[Rows of spatial question data]
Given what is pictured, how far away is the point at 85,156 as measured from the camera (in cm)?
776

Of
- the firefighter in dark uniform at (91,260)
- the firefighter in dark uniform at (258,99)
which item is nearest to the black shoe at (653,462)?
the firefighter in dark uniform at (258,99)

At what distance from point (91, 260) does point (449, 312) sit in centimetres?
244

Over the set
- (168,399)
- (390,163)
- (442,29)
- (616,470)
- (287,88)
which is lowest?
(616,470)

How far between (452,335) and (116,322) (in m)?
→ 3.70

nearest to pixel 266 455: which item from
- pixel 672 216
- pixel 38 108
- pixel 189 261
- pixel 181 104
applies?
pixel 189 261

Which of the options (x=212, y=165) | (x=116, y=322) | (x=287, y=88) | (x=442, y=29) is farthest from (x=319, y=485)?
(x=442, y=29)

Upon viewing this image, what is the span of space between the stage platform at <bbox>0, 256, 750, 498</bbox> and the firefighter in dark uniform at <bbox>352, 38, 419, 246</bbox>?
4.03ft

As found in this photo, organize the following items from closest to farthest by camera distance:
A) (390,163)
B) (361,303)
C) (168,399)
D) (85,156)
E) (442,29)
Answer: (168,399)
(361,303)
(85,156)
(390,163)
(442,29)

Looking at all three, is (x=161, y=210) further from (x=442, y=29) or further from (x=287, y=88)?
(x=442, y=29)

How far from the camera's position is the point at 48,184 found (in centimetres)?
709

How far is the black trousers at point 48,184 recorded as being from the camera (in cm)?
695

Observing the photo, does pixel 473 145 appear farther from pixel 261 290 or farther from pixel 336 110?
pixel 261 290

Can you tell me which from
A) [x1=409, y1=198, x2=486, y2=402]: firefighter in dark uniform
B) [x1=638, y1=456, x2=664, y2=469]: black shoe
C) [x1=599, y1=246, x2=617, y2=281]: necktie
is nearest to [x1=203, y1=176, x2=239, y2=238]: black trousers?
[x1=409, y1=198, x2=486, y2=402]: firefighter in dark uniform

[DIRECTION] Write out every record verbatim.

[RIGHT ANSWER]
Given what is pictured, how far away is the point at 85,156 as measured from the camera (in cm)?
776

Of
- the firefighter in dark uniform at (91,260)
- the firefighter in dark uniform at (258,99)
which item is nearest to the black shoe at (653,462)?
the firefighter in dark uniform at (258,99)

At what distance from point (91, 260) does point (449, 312) sit in centimetres?
244

Over the set
- (168,399)
- (390,163)
- (442,29)
- (616,470)
- (287,88)
which is lowest?
(616,470)

How far between (452,335) and (116,322) (in m)?
→ 3.70

nearest to pixel 266 455: which item from
- pixel 672 216
- pixel 38 108
- pixel 189 261
- pixel 181 104
applies?
pixel 189 261

Which of the options (x=212, y=165) | (x=116, y=322) | (x=287, y=88) | (x=442, y=29) is farthest from (x=319, y=485)?
(x=442, y=29)

Upon viewing this image, what is the span of space between the stage platform at <bbox>0, 256, 750, 498</bbox> and the firefighter in dark uniform at <bbox>352, 38, 419, 246</bbox>?
4.03ft

As found in this photo, organize the following items from closest to farthest by camera distance:
A) (390,163)
B) (361,303)
C) (168,399)
D) (85,156)
E) (442,29)
Answer: (168,399)
(361,303)
(85,156)
(390,163)
(442,29)

Looking at all three, is (x=161, y=210) further from (x=442, y=29) or further from (x=287, y=88)?
(x=442, y=29)

How far from the camera's position is the point at 48,184 found (in centimetres)?
709

How far is the black trousers at point 48,184 recorded as being from the camera (in cm)?
695

Observing the photo, does pixel 473 145 appear farther from pixel 261 290 or farther from pixel 336 110?
pixel 261 290

Can you tell me which from
A) [x1=409, y1=198, x2=486, y2=402]: firefighter in dark uniform
B) [x1=638, y1=456, x2=664, y2=469]: black shoe
C) [x1=599, y1=246, x2=617, y2=281]: necktie
is nearest to [x1=203, y1=176, x2=239, y2=238]: black trousers?
[x1=409, y1=198, x2=486, y2=402]: firefighter in dark uniform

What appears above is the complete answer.